THE VERDICT: Some moments like the intricate killing job in Budapest really show what Hitman: Codename 47 was going for, the clever and professional Agent 47 really able to strut his stuff in a level built around puzzle solving and its ties to stealth. However, many stages face problems as detection issues can completely sabotage genuinely good play and lead to a frustrating level restart due to the game’s often unforgiving mission design. If you do want to be more brazen and go for a firearms focused approach you’ll find the controls a bit sloppy and the action rather clunky for it, and since the game will force you into it at times it’s unavoidable you’ll run into some of the problems with its firefight design. Conceptually a lot of the contract kills have some neat setups that are satisfying if they go the right way without anything going awry, but the game’s technical problems are a constant saboteur that isn’t accounted for in the game design, those ideas struggling to make their mark in such poor company.

 

And so, I give Hitman: Codename 47 for PC…

A BAD rating. The totality of Hitman: Codename 47 is a balancing act as the game sometimes can provide you some well realized stages where you are given the tools for interesting and creative kills but other times it fails to warn you that it will be throwing you into a firefight where you’ll likely be underequipped and grappling with your controls to fight off what can sometimes be a cascading level of danger as the required action draws in guards you had to leave alone before.
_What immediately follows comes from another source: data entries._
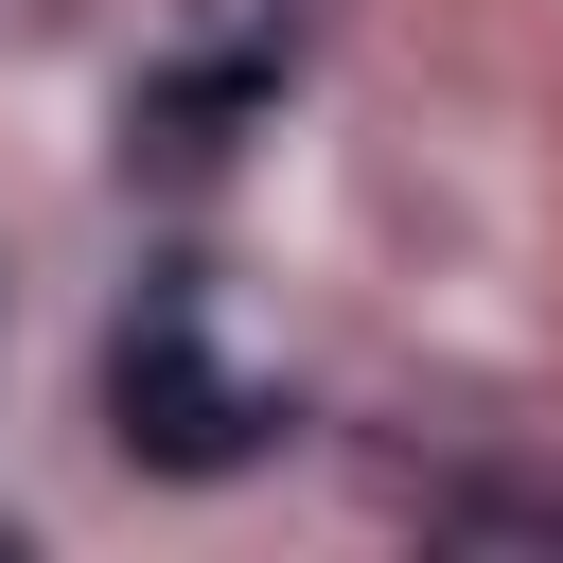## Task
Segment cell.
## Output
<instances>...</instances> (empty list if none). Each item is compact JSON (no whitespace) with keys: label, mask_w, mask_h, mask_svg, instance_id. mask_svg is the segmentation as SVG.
Listing matches in <instances>:
<instances>
[{"label":"cell","mask_w":563,"mask_h":563,"mask_svg":"<svg viewBox=\"0 0 563 563\" xmlns=\"http://www.w3.org/2000/svg\"><path fill=\"white\" fill-rule=\"evenodd\" d=\"M106 440H123L141 475H246V457L282 440V387H246V369L211 352L194 282H141L123 334H106Z\"/></svg>","instance_id":"cell-1"},{"label":"cell","mask_w":563,"mask_h":563,"mask_svg":"<svg viewBox=\"0 0 563 563\" xmlns=\"http://www.w3.org/2000/svg\"><path fill=\"white\" fill-rule=\"evenodd\" d=\"M282 88L264 70H229V53H176V70H141L123 88V194H211L229 158H246V123H264Z\"/></svg>","instance_id":"cell-2"},{"label":"cell","mask_w":563,"mask_h":563,"mask_svg":"<svg viewBox=\"0 0 563 563\" xmlns=\"http://www.w3.org/2000/svg\"><path fill=\"white\" fill-rule=\"evenodd\" d=\"M176 53H229V70H299L317 53V0H176Z\"/></svg>","instance_id":"cell-3"}]
</instances>
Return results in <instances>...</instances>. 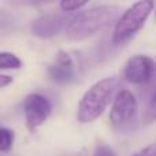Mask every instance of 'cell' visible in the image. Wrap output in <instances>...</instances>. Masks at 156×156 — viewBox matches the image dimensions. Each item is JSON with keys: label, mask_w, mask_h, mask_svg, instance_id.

Learning through a bit of failure is a fine idea for this style of game but when you have to do a whole mission restart to do so, some of the slow levels where you need to spend time creeping or blending in really begin to grate and the novelty of the incursion is lost amidst the issues surrounding it. Hitman: Codename 47’s concept is straining against its design, the idea of needing to hide the dead bodies to remain undiscovered a good way of adding tension but not when moving those bodies is so obtuse. Linking together a few missions probably sounded wise in the conceptual phase, but traveling through the jungles of Colombia becomes a drag when you can’t use that cash that is meant to be your motivator to play well to buy things for stages that are a bit underwhelming save for an interesting use of a jaguar that you can get past in multiple ways. The gunplay didn’t need to be excised and it can even be leaned on as the optimal way for a kill, but its aiming is off especially when under fire and it does feel unusual to tack it on after levels focused on more intelligent approaches to executing a hit.

 

Innovation isn’t always a clean process and Hitman: Codename 47 was trying to execute an idea that was perhaps too big for the fledgling developers to tackle well. The contract killing doesn’t need gunfights to be thrilling and the game shines brightest when it leans more towards the idea of learning the optimal way to quietly complete your work, those moments often hinging on ideas like discovery and working out the logic of how things go together rather than hoping the weak shooting system works out in your favor. Sometimes groundwork does need to be laid down so you can reflect back on what can be improved, polished, or removed, and it’s fortunate the novelty of such a stealth game focused around a hitman’s work resonated well enough that IO Interactive would get to try again and refine the formula. There’s something to be said about not being blind to a product’s true quality simply because it’s breaking new ground, but Hitman: Codename 47, despite being very rough around its edges, got the amount of attention needed to avoid being a historical footnote. If it hadn’t impressed with what it wanted to be, it would never have had the chance to eventually become that in its sequels, the first game definitely a poor attempt but over time Hitman could execute its promised concept properly because people gave that initial entry a chance.